Evaluating Reasoning Models: Think Tokens, Steps, and Accuracy Tradeoffs

Bekah Funning Jan 16 2026 Artificial Intelligence
Evaluating Reasoning Models: Think Tokens, Steps, and Accuracy Tradeoffs

When you ask a reasoning model a complex question-like diagnosing a rare medical condition or predicting legal outcomes-it doesn’t just spit out an answer. It pauses. It thinks. And during that pause, it generates dozens, sometimes hundreds, of hidden think tokens-intermediate steps that aren’t shown to you but are critical to getting the right result. This isn’t magic. It’s math. And it comes with a price tag.

What Are Think Tokens, Really?

Think tokens are the hidden reasoning steps a model generates before giving you its final answer. They’re not visible in the output, but they’re what separate a reasoning model like OpenAI’s o3 or Anthropic’s Claude 3.7 from a standard LLM. Think of them like a student showing their work on a math test. The teacher doesn’t need to see every scratch-out, but they know the student didn’t just guess.

OpenAI’s o1 models, launched in late 2023, were the first to make this approach commercially viable. They use up to 5x more tokens than standard models just to think through a problem. For example, on the GPQA Diamond benchmark-a set of expert-level science questions-Qwen2.5-14B-Instruct generates 1,200 to 1,800 reasoning tokens per query. That’s a lot of processing power just to answer one question.

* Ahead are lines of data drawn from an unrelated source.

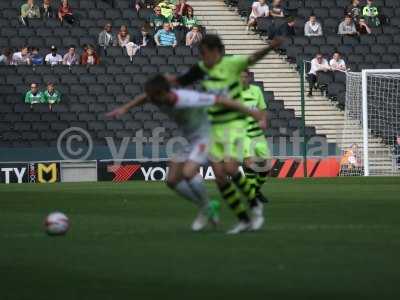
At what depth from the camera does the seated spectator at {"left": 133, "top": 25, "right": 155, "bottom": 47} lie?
120 feet

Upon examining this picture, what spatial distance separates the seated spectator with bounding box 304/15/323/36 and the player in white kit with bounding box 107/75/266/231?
25.4 m

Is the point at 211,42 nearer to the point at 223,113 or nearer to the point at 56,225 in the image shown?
the point at 223,113

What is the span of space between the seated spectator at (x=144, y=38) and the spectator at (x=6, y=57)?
3883 mm

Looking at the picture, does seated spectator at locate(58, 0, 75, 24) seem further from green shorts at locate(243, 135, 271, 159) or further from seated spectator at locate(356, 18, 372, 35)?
green shorts at locate(243, 135, 271, 159)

The goal? Higher accuracy. And it works. Qwen2.5-14B-Instruct jumps from 38.2% to 47.3% accuracy on GPQA when using full reasoning. That’s a 9.1-point gain. But here’s the catch: you pay for every token. And not just in compute time-in dollars.

The Cost of Thinking

OpenAI charges $0.015 per 1,000 reasoning tokens. For standard GPT-4 output, it’s $0.003. That’s a fivefold increase for the same output quality. If your application runs 50,000 queries a month, switching to a reasoning model can spike your bill from $1,200 to $6,800. That’s not a typo.

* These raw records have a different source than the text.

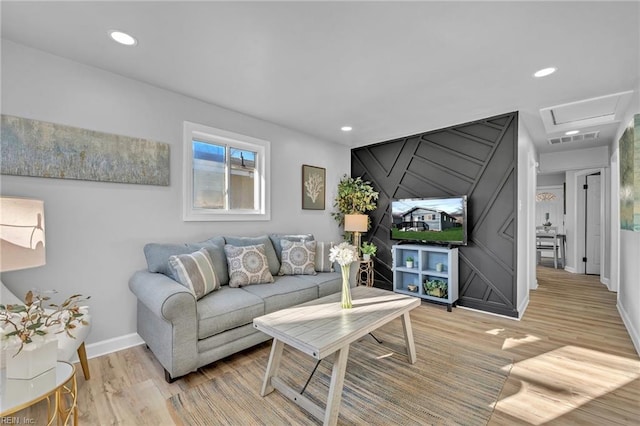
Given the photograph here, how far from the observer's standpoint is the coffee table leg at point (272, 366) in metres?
1.89

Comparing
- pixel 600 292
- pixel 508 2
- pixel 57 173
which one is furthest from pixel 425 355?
pixel 600 292

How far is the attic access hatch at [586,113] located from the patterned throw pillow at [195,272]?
3.99 m

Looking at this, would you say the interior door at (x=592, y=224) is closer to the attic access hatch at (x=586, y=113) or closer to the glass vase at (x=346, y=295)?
the attic access hatch at (x=586, y=113)

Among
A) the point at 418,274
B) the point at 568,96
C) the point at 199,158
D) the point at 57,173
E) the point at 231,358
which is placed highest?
the point at 568,96

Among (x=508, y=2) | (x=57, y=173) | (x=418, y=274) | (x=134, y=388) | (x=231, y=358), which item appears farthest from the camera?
(x=418, y=274)

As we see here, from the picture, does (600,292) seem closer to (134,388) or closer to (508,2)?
(508,2)

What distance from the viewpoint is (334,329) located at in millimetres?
A: 1764

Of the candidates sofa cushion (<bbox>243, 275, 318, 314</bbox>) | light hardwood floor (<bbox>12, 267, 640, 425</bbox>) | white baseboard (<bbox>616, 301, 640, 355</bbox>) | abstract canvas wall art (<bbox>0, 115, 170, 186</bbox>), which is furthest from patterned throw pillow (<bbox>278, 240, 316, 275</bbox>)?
→ white baseboard (<bbox>616, 301, 640, 355</bbox>)

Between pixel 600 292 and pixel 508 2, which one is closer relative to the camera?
pixel 508 2

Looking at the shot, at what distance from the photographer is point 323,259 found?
11.3 feet

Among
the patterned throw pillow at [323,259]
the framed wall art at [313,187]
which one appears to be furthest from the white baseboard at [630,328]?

Refuel.ai’s data shows that fine-tuning models with reasoning traces increases output token counts by 400-600%. And for every 5% accuracy gain, you’re spending 5.3x more tokens on average. The math is brutal: you get better answers, but at a cost that scales faster than the benefit.

Enterprise users know this. On G2, 82% of companies using reasoning models say cost is their biggest concern. Some are turning to techniques like Conditional Token Selection (CTS), developed by Zhang et al., which cuts reasoning tokens by 75.8% with only a 5% drop in accuracy. That’s the kind of optimization that turns a luxury feature into a practical tool.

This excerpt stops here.